> [Stated task]
Rewrite the lines below, starting at the line that contains "Between the ceiling" and ending at the last line, with "stair newel post" replaced by "banister post" and all else unchanged.

> [Entries supplied]
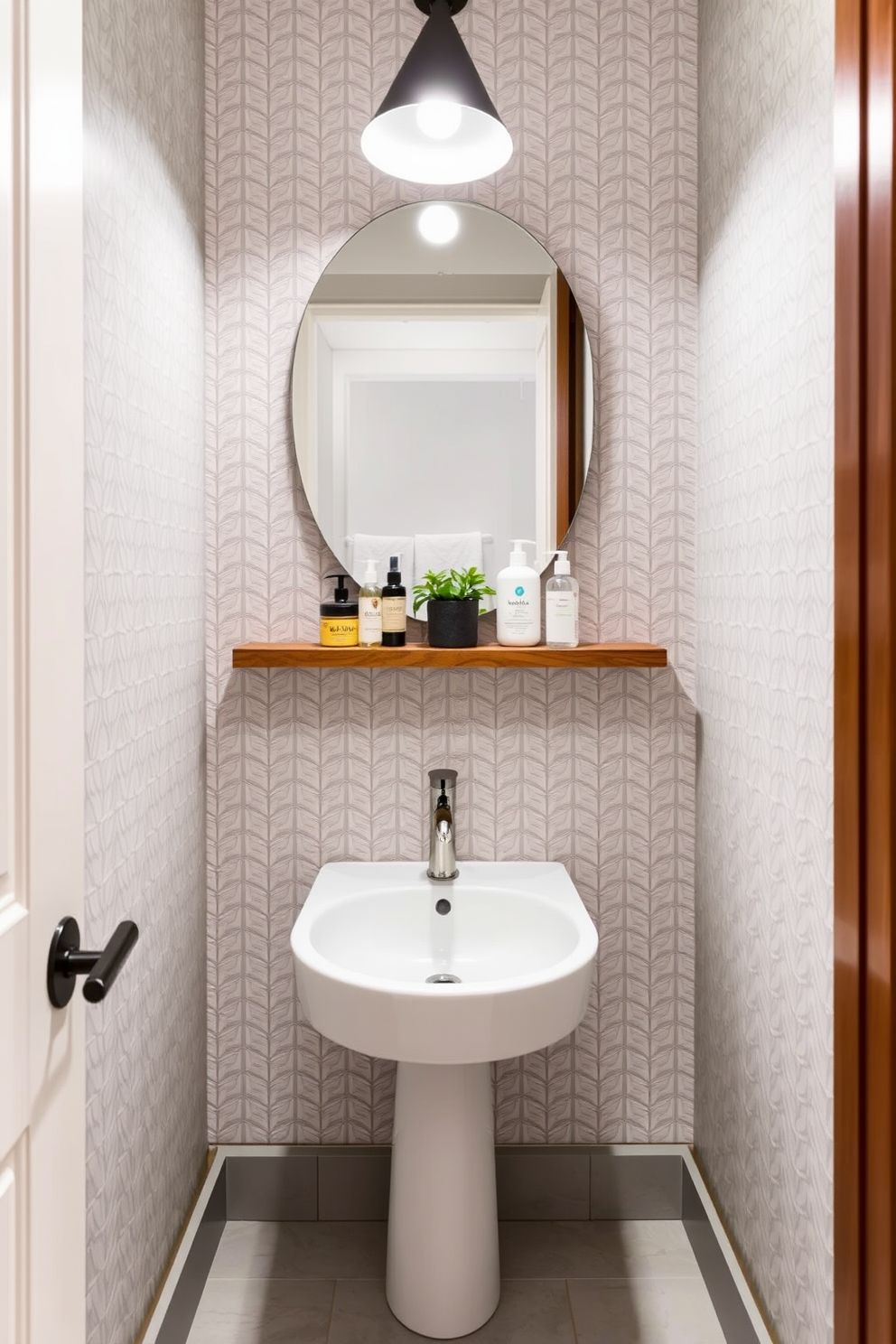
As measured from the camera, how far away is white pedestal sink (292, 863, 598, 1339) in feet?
4.26

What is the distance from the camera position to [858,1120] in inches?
41.4

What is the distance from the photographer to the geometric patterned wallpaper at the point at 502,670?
5.83 ft

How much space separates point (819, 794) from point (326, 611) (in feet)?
2.97

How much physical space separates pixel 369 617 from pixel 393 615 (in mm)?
44

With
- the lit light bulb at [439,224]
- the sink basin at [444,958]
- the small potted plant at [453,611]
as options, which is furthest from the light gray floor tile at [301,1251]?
the lit light bulb at [439,224]

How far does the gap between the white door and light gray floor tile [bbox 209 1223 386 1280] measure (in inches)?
40.5

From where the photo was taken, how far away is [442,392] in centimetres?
178

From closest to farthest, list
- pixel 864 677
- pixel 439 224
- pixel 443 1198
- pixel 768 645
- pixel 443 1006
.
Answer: pixel 864 677, pixel 443 1006, pixel 768 645, pixel 443 1198, pixel 439 224

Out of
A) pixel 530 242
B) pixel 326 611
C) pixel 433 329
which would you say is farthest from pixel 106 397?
pixel 530 242

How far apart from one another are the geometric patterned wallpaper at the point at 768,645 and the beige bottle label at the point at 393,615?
1.87ft

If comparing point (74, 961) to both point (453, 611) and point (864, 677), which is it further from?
point (453, 611)

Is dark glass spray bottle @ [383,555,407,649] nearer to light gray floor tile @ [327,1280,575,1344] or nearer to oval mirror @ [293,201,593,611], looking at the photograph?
oval mirror @ [293,201,593,611]

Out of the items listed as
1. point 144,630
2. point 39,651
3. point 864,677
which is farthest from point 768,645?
point 39,651

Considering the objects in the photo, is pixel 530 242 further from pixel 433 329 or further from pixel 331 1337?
pixel 331 1337
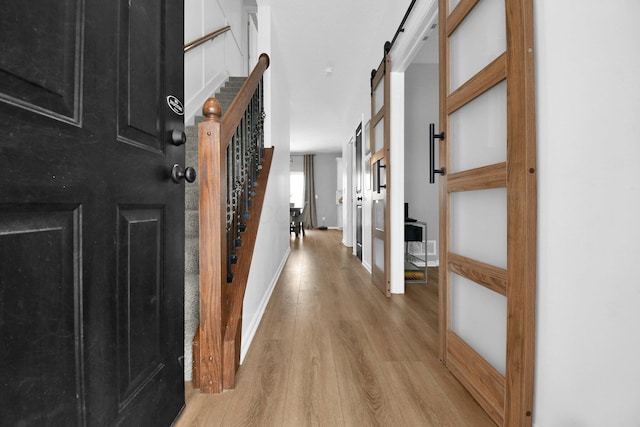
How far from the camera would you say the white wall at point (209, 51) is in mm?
2566

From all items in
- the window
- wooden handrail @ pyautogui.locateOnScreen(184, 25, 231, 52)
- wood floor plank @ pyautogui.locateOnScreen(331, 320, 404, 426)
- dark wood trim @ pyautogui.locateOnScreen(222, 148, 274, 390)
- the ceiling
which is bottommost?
wood floor plank @ pyautogui.locateOnScreen(331, 320, 404, 426)

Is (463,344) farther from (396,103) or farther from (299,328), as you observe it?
(396,103)

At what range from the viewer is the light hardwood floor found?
1120 millimetres

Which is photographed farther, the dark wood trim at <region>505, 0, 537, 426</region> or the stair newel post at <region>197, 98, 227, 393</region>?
the stair newel post at <region>197, 98, 227, 393</region>

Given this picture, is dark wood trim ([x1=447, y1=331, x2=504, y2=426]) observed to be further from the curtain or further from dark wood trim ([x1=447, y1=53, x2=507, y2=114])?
the curtain

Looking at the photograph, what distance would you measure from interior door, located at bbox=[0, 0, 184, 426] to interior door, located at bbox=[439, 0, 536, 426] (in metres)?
1.11

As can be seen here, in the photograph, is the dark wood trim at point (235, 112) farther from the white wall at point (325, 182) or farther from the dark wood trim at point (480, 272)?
the white wall at point (325, 182)

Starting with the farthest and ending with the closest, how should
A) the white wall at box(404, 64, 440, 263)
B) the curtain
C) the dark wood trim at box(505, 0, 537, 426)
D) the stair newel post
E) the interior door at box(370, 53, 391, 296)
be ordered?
the curtain → the white wall at box(404, 64, 440, 263) → the interior door at box(370, 53, 391, 296) → the stair newel post → the dark wood trim at box(505, 0, 537, 426)

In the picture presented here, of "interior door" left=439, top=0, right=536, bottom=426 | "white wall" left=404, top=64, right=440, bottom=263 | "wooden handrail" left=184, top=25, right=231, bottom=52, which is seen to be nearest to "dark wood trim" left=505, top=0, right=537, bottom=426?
"interior door" left=439, top=0, right=536, bottom=426

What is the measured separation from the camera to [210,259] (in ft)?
4.08

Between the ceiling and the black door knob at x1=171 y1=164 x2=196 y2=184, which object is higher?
the ceiling

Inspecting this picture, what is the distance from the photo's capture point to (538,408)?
0.93 m

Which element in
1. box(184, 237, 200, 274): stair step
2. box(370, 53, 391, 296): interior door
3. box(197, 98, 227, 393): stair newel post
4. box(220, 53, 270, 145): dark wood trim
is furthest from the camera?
box(370, 53, 391, 296): interior door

> [Task output]
Between the ceiling and the black door knob at x1=171 y1=164 x2=196 y2=184, which object is higher?
the ceiling

Inspecting this picture, what is the distance from the photo's capture point to (538,408)?
0.93 m

Which element in
1. box(184, 237, 200, 274): stair step
2. box(370, 53, 391, 296): interior door
3. box(197, 98, 227, 393): banister post
4. box(220, 53, 270, 145): dark wood trim
is furthest from the camera?
box(370, 53, 391, 296): interior door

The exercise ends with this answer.